Decreet over het lokaal bestuur van 22 december 2017, artikel 40 §1.
Koninklijk Besluit van 16 juli 1992 betreffende het verkrijgen van informatie uit het bevolkingsregister en uit het vreemdelingenregister
Omzendbrief BB 2011/2 van 1 juli 2011 van de Vlaamse minister van bestuurszaken betreffende de raadpleging
van de bevolkingsregisters voor interne doeleinden.
Algemene Onderrichtingen betreffende het houden van de bevolkingsregisters, gecoördineerde versie van 7 juli 2023.
Artikel 5 van het Koninklijk Besluit van 16 juli 1992 betreffende het verkrijgen van informatie uit het bevolkingsregister en uit het vreemdelingenregister bepaalt dat de gemeentelijke diensten en de diensten die afhankelijk zijn van het Openbaar Centrum voor Maatschappelijk Welzijn (OCMW) de bevolkingsregisters kunnen raadplegen voor interne doeleinden.
Naast het raadplegen van de registers voor interne doeleinden, kan de stad de bevolkingsregisters ook raadplegen in het kader van een specifiek doelgroepenbeleid of specifieke communicatie met sommige bevolkingsgroepen.

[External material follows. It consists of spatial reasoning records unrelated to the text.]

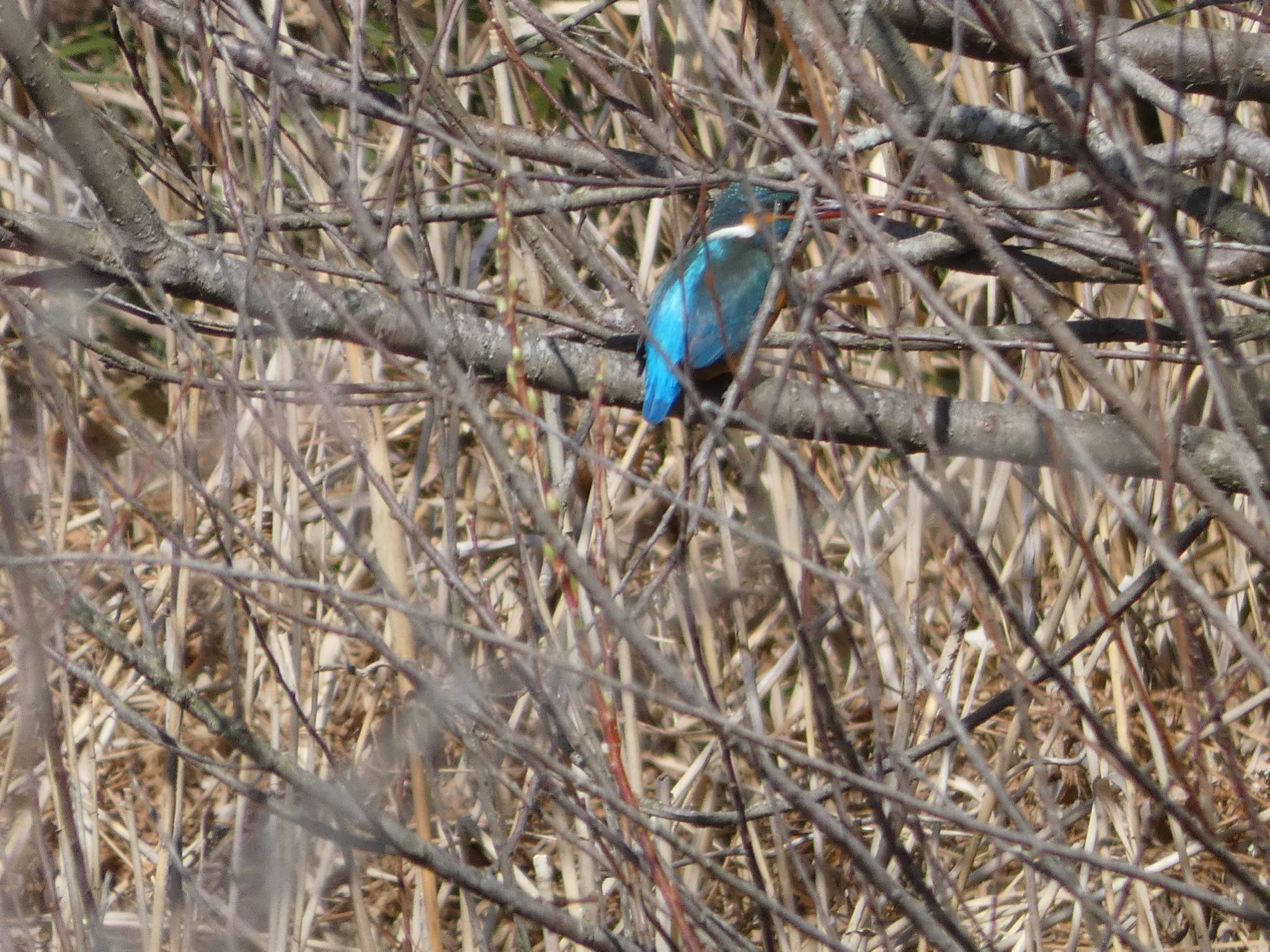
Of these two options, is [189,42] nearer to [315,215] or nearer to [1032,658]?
[315,215]

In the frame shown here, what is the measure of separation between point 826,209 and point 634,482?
3.83ft

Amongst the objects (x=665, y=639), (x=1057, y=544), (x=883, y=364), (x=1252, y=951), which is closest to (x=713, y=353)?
(x=883, y=364)

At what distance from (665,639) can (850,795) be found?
0.52 meters

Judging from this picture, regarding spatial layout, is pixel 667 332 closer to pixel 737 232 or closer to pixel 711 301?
pixel 711 301

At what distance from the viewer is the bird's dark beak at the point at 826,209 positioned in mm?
1882

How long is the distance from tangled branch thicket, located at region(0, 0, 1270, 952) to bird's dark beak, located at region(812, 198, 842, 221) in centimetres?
7

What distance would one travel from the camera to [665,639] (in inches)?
113

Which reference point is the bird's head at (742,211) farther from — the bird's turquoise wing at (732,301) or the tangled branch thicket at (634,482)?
the tangled branch thicket at (634,482)

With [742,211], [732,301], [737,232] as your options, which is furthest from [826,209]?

De raadpleging en het gebruik van de bevolkingsregisters in het kader van een specifiek
doelgroepenbeleid of van specifieke communicatie met sommige bevolkingsgroepen (bijvoorbeeld
om jubilarissen of nieuwe bewoners aan te schrijven), is volgens de omzendbrief BB 2011/2 toegelaten, maar
enkel onder de volgende voorwaarden:
- de raadpleging moet passen in een geregeld beleid van het gemeentebestuur;
- het kan niet het
initiatief zijn van één of meer mandatarissen of personeelsleden;
- elke consultatie van het bevolkingsregister moet passen in de uitvoering van een regelmatige
beslissing;
- de gegevens mogen enkel gebruikt worden om de doelstelling te bereiken die in de
gemeenteraadsbeslissing of in het collegebesluit is aangegeven;
- in geen geval mag een
afzonderlijk lid van het college, een raadslid of een personeelslid deze gegevens op persoonlijke
titel of voor andere doeleinden gebruiken of ze ter beschikking stellen van derden die erom
verzoeken.
Aangezien een doelgroepenbeleid moet passen in een geregeld beleid van de stad, wordt een specifiek doelgroepenbeleid opgemaakt dat ter goedkeuring wordt voorgelegd aan de gemeenteraad en dat geldig is gedurende deze legislatuur (2025-2030). Per doeleinde wordt het doel, de algemene doelgroep en de motivatie waarom dat het doel niet op een ander minder pricacygevoelige manier kan bereikt worden, uitvoerig beschreven. In het voorliggend doelgroepenbeleid wordt het bestaande beleid rond het opvragen van persoonsgegeven voor communicatie met sommige bevolkingsgroepen geformaliseerd.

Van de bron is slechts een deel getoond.